14 Sep 2015

El Niño drought looms for cyclone-hit Vanuatu

8:32 am on 14 September 2015

In Vanuatu, six months after Cyclone Pam devastated the country, there are fears an El Niño-linked drought could create major food shortages.

Cyclone Pam destroyed homes and crops, but in a sign of recovery, uprooted trees are sprouting leaves again.

Uprooted trees are sprouting leaves again but there are fears of food shortages as the cyclone season approaches. Photo: RNZ / Veronika Meduna

Almost the entire Pacific region is preparing for what climate forecasters say could be one of the worst El Niño events since the late 1990s.

The aid organisation CARE Australia says in the country's south, staple food crops have failed to fully recover after the cyclone due to limited water supplies, sea water damage and dry conditions.

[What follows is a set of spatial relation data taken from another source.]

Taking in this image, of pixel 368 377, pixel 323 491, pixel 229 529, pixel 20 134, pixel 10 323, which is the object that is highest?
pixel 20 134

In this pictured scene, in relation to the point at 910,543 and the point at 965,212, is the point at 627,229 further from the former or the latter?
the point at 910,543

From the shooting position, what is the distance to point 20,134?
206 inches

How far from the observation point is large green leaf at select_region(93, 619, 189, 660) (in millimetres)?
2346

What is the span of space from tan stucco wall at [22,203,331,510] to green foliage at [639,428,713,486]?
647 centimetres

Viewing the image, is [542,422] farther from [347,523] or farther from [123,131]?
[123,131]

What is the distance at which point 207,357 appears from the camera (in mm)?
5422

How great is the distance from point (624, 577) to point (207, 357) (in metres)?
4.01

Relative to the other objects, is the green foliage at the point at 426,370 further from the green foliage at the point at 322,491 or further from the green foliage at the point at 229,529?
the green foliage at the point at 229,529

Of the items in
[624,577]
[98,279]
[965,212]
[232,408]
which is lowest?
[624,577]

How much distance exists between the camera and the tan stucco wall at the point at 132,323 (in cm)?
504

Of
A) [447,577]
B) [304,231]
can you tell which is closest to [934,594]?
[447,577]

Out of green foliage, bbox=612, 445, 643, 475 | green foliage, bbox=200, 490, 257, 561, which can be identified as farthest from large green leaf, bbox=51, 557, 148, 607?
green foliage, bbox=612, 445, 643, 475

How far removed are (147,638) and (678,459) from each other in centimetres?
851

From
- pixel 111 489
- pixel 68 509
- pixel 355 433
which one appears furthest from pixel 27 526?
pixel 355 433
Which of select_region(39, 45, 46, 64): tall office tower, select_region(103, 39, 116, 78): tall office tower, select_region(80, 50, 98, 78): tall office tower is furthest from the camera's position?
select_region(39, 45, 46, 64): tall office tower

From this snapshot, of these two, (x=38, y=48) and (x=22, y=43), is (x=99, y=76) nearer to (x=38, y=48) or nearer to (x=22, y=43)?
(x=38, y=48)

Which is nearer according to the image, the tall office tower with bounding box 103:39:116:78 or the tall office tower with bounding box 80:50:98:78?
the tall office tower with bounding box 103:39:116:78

Its Vanuatu program manager Charlie Damon says people are starting to feel concerned about not having enough food.

"We were distributing seeds so that people could start to grow their own crops, however for reasons including unpredictable weather, these crops have failed. And so what we are preparing ourselves for is another situation where food security is a problem, where households do not have enough food. And we've already heard stories of children not being able to go to school because they haven't got enough food."

Ms Damon says the cyclone season, which begins in October, could further exacerbate the situation.